Week InReview

Are stock buybacks a bad thing?

"... the historic spending spree on share buybacks has some analysts worried companies are buying their shares at excessive valuations during the peak of the economic cycle and at a time when the market rally is nine years old. Others warn the billions of dollars spent to buy back shares could have gone toward capital improvements like new factories or technology that could lead to stronger long-term growth."

- The Wall Street Journal
Friday | Jul 13, 2018
Regulators loosen guidance so banks return to buyout lending; non-traditional lenders that filled void vie for junk debt.  For the $2.3 trillion-plus market in junk bonds and leveraged loans, the question is whether all this competition ultimately brings new, greater risks. Underwriters have already been piling more and more leverage  onto companies and watering down various protections for investors. Much of that debt is being packaged into complicated structured investments at a pace reminiscent of the subprime boom a decade ago. (Bloomberg Business | Jul 12)

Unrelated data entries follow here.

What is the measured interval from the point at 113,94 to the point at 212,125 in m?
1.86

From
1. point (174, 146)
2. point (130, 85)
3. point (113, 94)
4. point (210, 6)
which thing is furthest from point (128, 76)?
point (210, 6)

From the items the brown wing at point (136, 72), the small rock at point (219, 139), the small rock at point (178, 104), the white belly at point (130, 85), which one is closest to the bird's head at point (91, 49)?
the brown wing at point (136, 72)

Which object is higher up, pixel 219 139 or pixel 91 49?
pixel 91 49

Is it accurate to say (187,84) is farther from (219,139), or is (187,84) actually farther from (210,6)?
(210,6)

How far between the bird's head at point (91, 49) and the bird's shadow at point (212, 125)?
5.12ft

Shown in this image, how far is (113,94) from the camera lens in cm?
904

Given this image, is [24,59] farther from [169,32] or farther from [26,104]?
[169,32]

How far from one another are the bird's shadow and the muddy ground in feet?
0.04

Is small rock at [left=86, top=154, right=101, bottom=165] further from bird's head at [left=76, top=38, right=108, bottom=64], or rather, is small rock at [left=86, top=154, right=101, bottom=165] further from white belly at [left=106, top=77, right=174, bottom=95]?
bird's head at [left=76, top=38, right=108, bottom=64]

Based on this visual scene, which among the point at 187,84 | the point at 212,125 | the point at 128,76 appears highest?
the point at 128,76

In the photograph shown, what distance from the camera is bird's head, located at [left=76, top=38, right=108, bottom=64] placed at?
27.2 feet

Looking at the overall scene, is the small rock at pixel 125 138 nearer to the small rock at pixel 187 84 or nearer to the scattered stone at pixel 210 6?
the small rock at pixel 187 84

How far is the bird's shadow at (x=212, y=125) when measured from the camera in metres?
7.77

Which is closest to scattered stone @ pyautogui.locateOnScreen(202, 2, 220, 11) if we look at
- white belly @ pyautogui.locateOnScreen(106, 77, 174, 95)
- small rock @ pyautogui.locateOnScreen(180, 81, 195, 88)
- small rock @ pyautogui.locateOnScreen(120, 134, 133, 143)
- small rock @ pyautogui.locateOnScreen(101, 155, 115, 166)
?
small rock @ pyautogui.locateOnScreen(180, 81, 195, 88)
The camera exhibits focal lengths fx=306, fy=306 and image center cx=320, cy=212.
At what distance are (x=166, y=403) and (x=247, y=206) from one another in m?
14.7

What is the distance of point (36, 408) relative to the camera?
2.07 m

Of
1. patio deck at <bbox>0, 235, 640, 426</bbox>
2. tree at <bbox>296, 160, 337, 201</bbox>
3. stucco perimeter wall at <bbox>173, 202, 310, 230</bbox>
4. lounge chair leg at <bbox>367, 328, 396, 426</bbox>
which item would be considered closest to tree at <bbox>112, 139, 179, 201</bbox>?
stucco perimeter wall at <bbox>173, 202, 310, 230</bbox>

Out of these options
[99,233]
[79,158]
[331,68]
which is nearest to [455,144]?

Goodbye inverted yield curve? Fed looks for alternative signals to guide policy
Federal Reserve officials are scouring new niches of the financial markets to find signals accurate enough to warn the central bank when it is time to stop hiking interest rates before they risk tipping the economy into a recession. It is a tricky exercise that pits standard views about the importance of longer term yield curves as signs of recession risk against new variations that look at shorter term interest rates. But it could influence just how far the Fed goes in its current rate hiking cycle. (Reuters | Jul 12)

Stocks quants are reeling from the worst run in 8 years
The dog days of summer have arrived for quants. Systematic traders who tie their fortunes to the ebbs and flows of stock markets are experiencing some of their worst returns in eight years relative to a key benchmark, according to one Wall Street estimate. (Bloomberg Markets | Jul 11)

Titans of Junk: Behind the debt binge that now threatens markets
They're the headliners in a decade-long, $11 trillion corporate borrowing frenzy, fueled by central banks that flooded the global financial system with ultra-cheap money. Investors have been lending to virtually anyone willing to pay a decent yield. But now the easy money is coming to an end. (Bloomberg | Jul 11)

U.S. Treasury researchers seek mandate on repo reporting
Treasury Department's Office of Financial Research has proposed rules to mandate reporting of repo trades cleared through central counterparties. Treasury officials say the proposal would allow "the office to gather data on a mandatory basis on what it estimates to be approximately one-quarter of the U.S. repo market." (Pensions & Investments | Jul 10)
The Cyber Cafe
Cybersecurity news every Friday
Security remains top public cloud concern
Enterprises are making wider use of private and public cloud-based services, but security remains a leading concern, a survey found. Among public cloud customers, security was cited as a top concern by 62% of respondents, while 46% of private cloud users were primarily concerned about it.

The top 10 phishing lines luring employees
A report by UK-based security software firm Sophos revealed that some of the top phishing scams employees fell for in a training simulation were mundane, seemingly work-related emails. In addition to education about scams, employers must make it easy for workers to report suspected phishing attempts without fear of repercussions, even if they were fooled, according to Sophos.

Cisco exec: Lack of visibility is a barrier to Industry 4.0
Industrial executives remain hesitant to invest in Industry 4.0 because they lack the visibility necessary for safe cybersecurity practices, according to a Cisco Advanced Services executive, who also discussed destruction-of-service attacks, in which ransomware is used to damage systems and data.
Binge reading disorder
Hand-curated, chosen with love
Suck it, dudes. Science proves women are better coders.
Guys may loudly rule the dark corners of the internet and be considered the "computer nerds," but according to a new paper - still awaiting peer review and thus subject to all the criticism dudes will no doubt hurl at it - it's the ladies who are kicking ass and taking names when it comes to coding.
What the most hyped financial thriller of the summer gets right
"The Banker's Wife," a new novel from Cristina Alger, tracks a group of globe-trotting financial criminals and the women who love them.
Your favorite martini garnish could suffer in new trade dispute
The U.S. International Trade Commission will impose anti-dumping duties of as much as 25.5 percent on Spanish olives after finding that the imports hurt American producers. Anti-subsidy duties of 27.02 percent will also be levied.